April 13, 2007

Change Is In The Air

In today's LA times there is an editorial about possible changes to the cell phone industry. If we are lucky, prices will drop.

What's the deal with cell phones? Well you see, right now there is nothing you can really do if your cell phone sucks. All the problems with your cell phone which should be fixed by competition, such as
dropped calls, high hidden charges, bad phones, poor and costly wireless Internet and roaming costs, aren't being taken care of due to the current system.

Verizon and AT&T run a digital plantation where they don't let phones and features they can't control onto their network. It's an exclusive system; if you want to use your phone on a Verizon network, you have to get permission, so you couldn't get an iPhone even if you wanted to. In Europe and Japan you can pay for sodas with your phone but you can't do that here. This permission system is also why roaming charges are so high.

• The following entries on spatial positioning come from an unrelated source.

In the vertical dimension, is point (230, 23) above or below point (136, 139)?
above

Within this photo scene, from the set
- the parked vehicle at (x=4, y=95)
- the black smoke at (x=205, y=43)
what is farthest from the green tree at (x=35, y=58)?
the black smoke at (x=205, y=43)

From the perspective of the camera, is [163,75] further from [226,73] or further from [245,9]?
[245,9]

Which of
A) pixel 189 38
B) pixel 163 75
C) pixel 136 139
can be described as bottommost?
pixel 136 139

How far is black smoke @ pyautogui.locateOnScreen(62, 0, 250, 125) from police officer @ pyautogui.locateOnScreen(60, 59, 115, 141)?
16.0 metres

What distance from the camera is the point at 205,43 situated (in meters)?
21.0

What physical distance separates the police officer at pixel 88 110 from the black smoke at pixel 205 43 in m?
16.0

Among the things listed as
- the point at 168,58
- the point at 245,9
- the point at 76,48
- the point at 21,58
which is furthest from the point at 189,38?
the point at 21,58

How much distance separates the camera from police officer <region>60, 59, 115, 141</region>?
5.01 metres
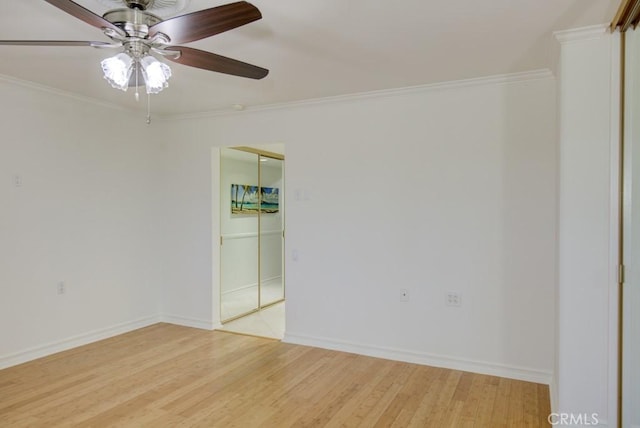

It's possible that if the FCC policy on selling or renting the new broadband spectrum is fair, we could get a wireless broadband wholesaler, which would simply rent their network to whomever wants it for whatever purpose they want it. You'd be able to plug your phone into your computer and get broadband. Cell phone and broadband service would be instantly cheap and universal, getting around redlining that denies broadband to poor and rural areas. There would be fewer dropped calls. Roaming charges would drop dramatically. You could pay for things with your phone (or any mobile device you can invent). You could use any phone for any network, and download ringtones more easily. And the big national telecom companies would actually have to compete with all of this.

This would make life better for anyone.